When should we wash our hands?

  • Before we cook food
  • Before we eat
  • After we use the toilet
  • After we play in the garden
  • After we visit the playground
  • After doing chores
  • After playing with pets or touching other animals
  • After we cough, sneeze or blow our nose
  • After we visit someone who is poorly
  • After we clean up after our pets
  • After washing pet bowls
  • After handling cash because we do not know who held it before us
  • After using shopping trolleys
  • After playing at the beach
  • If we help change a baby’s nappy
  • If we hold hands with someone who has dirty hands


Lesson three - Germs and how they are spread

For our final lesson we talked about how germs spread and how they get into our bodies. There had been a recent outbreak of Norovirus and many friends who attended school had been poorly at the same time, so I was able to use this as a base to launch our discussions.  One of the main topics covered was why do germs spread so easily in places where more people gather, such as schools, hospitals, and offices?  This naturally progressed to discussions about the plight of people in poorer countries where perhaps they live near one another but have no running water or soap available.

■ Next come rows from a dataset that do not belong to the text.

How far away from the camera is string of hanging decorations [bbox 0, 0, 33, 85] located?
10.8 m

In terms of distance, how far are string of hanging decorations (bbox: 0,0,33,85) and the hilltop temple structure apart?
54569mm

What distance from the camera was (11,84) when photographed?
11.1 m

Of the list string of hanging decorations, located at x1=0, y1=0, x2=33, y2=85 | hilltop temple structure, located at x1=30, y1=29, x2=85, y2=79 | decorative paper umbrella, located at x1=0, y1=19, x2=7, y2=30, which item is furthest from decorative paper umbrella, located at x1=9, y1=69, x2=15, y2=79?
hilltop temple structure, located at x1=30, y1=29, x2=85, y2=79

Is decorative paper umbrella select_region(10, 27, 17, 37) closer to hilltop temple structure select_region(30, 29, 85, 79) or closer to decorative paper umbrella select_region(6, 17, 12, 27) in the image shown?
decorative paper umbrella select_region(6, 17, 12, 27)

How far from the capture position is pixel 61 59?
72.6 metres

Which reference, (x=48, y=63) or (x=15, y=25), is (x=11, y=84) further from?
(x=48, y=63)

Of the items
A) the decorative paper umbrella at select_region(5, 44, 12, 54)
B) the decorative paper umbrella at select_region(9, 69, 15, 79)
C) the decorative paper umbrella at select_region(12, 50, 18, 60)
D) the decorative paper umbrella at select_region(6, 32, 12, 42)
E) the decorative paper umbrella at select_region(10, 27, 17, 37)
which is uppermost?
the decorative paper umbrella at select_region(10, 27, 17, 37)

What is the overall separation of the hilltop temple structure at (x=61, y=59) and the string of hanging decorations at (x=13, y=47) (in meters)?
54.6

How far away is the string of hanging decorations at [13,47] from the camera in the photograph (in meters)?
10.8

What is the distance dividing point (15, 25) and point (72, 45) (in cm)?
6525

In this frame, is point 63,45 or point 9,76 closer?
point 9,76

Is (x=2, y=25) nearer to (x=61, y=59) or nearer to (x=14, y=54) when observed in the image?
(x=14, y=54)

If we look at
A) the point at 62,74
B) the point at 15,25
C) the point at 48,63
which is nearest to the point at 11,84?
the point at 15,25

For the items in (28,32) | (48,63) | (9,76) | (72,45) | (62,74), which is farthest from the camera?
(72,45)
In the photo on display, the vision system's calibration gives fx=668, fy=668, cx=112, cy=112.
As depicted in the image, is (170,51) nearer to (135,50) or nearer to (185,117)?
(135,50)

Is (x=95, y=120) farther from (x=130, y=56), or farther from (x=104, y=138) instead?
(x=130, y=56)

How do we get infected with germs and viruses?

  • By touching dirt, dirty hands, or body waste.
  • Through eating or drinking contaminated food or water
  • By touching contaminated surfaces
  • By breathing in droplets in the air from someone else who coughed or sneezed
  • Through cleaning up after someone who is sick or who vomited
  • By touching our face, especially our mouth, nose or eyes after touching something or someone who is contaminated

Lesson extras

For those with children who enjoy colouring, there is a vast selection of free hand washing, colouring pages available on-line. We had some of our children’s colouring laminated so they could hang them in the bathroom and toilet as a reminder to wash their hands.

We also highly recommend Twinkl, who offer a huge selection of learning resources for a very reasonable fee.

Another activity we enjoyed was imagining what germs would look like if they were characters and then bringing those characters to life in paintings and drawings. When it comes to the imagination of little ones, the possibilities here are endless.


Practice makes perfect

My children did not become hand-hygiene specialists over night, but following the lessons we have noticed they are much more careful to wash their hands and will even remind one another. We do get through quite a bit of hand soap nowadays and sometimes I do need to exercise a little patience when I'm in a hurry but they are taking their time at the wash basin. However, we live by the motto that practice makes perfect and knowing the passion children have for exploring the world, a few seconds of delay so they can wash their hands, and the cost of extra soap, is a price worth paying.